* **YOUR TASK**
Please copy the rows from the very first line through the line containing "<instances>", substituting "Outline" for "Segment" and keeping everything else the same.

* **MATERIAL SUPPLIED**
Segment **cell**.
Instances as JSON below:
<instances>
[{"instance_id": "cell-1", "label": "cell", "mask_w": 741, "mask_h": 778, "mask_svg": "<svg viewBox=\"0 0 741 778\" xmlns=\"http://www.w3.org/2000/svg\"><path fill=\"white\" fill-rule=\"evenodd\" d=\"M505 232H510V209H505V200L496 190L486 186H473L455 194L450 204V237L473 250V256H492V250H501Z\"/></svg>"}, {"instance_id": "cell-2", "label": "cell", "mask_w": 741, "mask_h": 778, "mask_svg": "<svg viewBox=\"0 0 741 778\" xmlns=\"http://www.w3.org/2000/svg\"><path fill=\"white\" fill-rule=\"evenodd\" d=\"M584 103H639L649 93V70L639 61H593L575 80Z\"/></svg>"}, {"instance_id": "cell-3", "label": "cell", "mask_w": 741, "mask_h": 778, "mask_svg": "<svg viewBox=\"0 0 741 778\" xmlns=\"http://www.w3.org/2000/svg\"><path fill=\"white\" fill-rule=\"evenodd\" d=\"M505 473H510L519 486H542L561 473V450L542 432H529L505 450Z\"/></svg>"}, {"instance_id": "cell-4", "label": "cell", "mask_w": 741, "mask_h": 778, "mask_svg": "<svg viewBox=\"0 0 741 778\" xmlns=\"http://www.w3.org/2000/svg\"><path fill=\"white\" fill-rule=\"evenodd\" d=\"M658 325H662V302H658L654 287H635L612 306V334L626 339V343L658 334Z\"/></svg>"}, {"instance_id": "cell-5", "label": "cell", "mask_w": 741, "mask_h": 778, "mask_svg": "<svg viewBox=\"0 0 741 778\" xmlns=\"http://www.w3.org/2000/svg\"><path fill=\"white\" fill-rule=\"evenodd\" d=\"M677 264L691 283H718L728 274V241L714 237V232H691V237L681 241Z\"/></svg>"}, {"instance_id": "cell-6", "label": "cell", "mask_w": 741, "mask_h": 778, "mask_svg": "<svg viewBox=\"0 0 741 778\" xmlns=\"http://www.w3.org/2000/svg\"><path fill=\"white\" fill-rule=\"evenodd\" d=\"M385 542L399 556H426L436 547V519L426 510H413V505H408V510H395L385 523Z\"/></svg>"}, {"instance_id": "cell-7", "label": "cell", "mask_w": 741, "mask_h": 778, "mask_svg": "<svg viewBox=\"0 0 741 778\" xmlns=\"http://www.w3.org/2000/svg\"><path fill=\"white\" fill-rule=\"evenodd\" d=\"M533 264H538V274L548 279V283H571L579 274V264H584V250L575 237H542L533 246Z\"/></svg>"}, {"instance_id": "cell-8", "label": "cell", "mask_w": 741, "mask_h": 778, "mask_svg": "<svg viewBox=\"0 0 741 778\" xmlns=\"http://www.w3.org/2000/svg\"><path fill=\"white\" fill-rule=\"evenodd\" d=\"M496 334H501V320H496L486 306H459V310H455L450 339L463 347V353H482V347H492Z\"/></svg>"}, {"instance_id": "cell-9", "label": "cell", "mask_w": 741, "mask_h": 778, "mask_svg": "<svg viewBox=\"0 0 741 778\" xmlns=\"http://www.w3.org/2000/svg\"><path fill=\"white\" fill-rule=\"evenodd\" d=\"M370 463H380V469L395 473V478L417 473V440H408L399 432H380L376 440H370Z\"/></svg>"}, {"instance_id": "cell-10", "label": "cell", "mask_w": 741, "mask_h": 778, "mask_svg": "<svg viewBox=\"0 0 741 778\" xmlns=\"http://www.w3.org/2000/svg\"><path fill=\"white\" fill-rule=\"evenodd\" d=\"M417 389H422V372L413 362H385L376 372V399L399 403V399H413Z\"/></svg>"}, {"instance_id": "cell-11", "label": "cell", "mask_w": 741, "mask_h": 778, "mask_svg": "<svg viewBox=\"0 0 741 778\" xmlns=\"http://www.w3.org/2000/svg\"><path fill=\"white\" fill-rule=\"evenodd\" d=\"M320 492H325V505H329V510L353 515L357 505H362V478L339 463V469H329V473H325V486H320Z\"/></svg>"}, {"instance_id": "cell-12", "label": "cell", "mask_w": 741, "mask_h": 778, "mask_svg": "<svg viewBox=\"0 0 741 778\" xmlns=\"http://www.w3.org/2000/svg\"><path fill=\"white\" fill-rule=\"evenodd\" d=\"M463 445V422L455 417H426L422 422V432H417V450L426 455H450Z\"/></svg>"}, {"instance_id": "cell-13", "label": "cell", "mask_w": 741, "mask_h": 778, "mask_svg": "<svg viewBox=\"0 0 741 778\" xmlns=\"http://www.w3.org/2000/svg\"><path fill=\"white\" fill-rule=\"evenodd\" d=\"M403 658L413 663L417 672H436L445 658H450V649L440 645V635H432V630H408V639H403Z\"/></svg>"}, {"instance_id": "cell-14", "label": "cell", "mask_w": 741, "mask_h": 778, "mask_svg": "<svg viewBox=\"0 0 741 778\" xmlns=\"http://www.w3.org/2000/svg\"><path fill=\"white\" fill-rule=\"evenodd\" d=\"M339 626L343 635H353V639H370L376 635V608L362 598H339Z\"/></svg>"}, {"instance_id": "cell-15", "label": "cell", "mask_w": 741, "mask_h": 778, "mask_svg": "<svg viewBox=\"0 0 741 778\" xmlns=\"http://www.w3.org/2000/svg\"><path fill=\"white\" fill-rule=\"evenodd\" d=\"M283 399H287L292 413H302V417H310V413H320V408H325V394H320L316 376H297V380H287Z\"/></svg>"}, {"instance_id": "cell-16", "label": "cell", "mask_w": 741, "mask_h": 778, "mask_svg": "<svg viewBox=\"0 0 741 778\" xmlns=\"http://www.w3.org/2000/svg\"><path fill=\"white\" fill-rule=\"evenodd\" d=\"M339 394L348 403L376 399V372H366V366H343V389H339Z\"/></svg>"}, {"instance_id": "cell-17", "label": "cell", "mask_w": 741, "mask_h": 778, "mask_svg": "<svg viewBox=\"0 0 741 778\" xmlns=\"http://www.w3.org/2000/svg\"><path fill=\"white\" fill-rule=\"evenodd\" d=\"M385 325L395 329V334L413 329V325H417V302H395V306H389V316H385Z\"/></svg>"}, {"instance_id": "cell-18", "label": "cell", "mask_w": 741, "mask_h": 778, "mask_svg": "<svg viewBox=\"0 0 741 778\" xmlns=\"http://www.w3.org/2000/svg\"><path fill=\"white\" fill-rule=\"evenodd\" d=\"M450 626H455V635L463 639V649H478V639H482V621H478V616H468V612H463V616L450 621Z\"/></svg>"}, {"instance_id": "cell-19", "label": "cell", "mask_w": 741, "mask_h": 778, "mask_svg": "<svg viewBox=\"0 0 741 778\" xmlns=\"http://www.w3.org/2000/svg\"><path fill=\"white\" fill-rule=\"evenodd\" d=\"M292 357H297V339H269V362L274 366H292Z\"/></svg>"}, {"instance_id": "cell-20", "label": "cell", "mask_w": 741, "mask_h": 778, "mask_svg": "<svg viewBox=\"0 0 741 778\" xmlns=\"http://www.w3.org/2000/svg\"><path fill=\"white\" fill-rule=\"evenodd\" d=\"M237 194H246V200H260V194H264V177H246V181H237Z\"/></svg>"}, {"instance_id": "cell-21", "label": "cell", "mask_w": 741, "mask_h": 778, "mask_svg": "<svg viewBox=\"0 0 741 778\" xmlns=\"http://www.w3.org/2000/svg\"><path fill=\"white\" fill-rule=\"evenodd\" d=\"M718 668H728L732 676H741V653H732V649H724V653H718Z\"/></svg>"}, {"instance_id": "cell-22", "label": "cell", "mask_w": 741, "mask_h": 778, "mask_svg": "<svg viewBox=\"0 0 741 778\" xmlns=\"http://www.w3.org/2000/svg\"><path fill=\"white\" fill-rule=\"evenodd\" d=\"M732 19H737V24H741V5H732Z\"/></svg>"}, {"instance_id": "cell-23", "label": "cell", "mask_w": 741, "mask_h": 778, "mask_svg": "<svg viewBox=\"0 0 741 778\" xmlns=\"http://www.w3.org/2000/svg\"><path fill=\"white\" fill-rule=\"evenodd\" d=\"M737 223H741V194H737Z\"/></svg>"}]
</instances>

* **RESULT OF THE TASK**
Outline **cell**.
Instances as JSON below:
<instances>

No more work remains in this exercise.